Text segment:
::::

USF and Fresno State both won ten games last season, the Bulls finished No. 21 in the final AP while the Bulldogs ended the year unranked.
What made the difference? Did USF earn the recognition by playing a tougher set of opponents?
The Bulls played Illinois, San Jose State, and Stony Brook out of conference. They only faced one ranked opponent all season, (13) UCF, who they fell to 49-42. Fresno State, on the other hand, visited (1) Alabama, (6) Washington, and hosted Incarnate Word in non-conference play. Additionally, it played (25) Boise State in back-to-back games, beating the Broncos in the regular-season finale and losing to them the next week in the MWC title game.
It’s yet another case of seemingly equal outcomes, in this case 10-win seasons, not really being the same thing.
The following teams will, like Fresno State did in 2017, have a considerably more difficult path to whatever they manage to achieve in 2018. Though this caveat won’t be noted in the final standings, each deserves extra credit.
Non-conference opponents: at Nebraska (Sept. 1), Morgan State (Sept. 8), at Northwestern (Sept. 15), and at Iowa State (Sept. 22)
Last win vs. a Power opponent: 2014 at Pitt (21-10)
Akron is one of only four non-Power members to play three Power schools on the road in 2018. The Zips are 1-29 all-time vs. the Big Ten, the only-ever win coming 124-years ago, in 1894, at Ohio State. They are 0-3 vs. the current Big 12.
Though Akron also played two Power opponents last season, they haven’t played three current Power members since 2010 when they hosted Syracuse and traveled to Kentucky and Indiana.

::::

Supplied information:
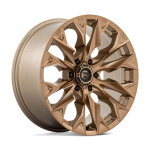 Janta aliaj Fuel 1PC D805 FLAME 20X9 6x139.7 PLATINUM BRONZE ET 20 CB 106.1 D80520908457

::::

Required tasks:
- A) Could you duplicate the college football schedule article from "What made the" up to and including "deserves extra credit."?
- B) How would you render this sentence from the college football schedule article in Spanish: "The Bulls played Illinois, San Jose State, and Stony Brook out of conference."?

Outputs for the tasks:
- A)
What made the difference? Did USF earn the recognition by playing a tougher set of opponents?
The Bulls played Illinois, San Jose State, and Stony Brook out of conference. They only faced one ranked opponent all season, (13) UCF, who they fell to 49-42. Fresno State, on the other hand, visited (1) Alabama, (6) Washington, and hosted Incarnate Word in non-conference play. Additionally, it played (25) Boise State in back-to-back games, beating the Broncos in the regular-season finale and losing to them the next week in the MWC title game.
It’s yet another case of seemingly equal outcomes, in this case 10-win seasons, not really being the same thing.
The following teams will, like Fresno State did in 2017, have a considerably more difficult path to whatever they manage to achieve in 2018. Though this caveat won’t be noted in the final standings, each deserves extra credit.

- B) Los Bulls jugaron contra Illinois, San Jose State y Stony Brook fuera de la conferencia.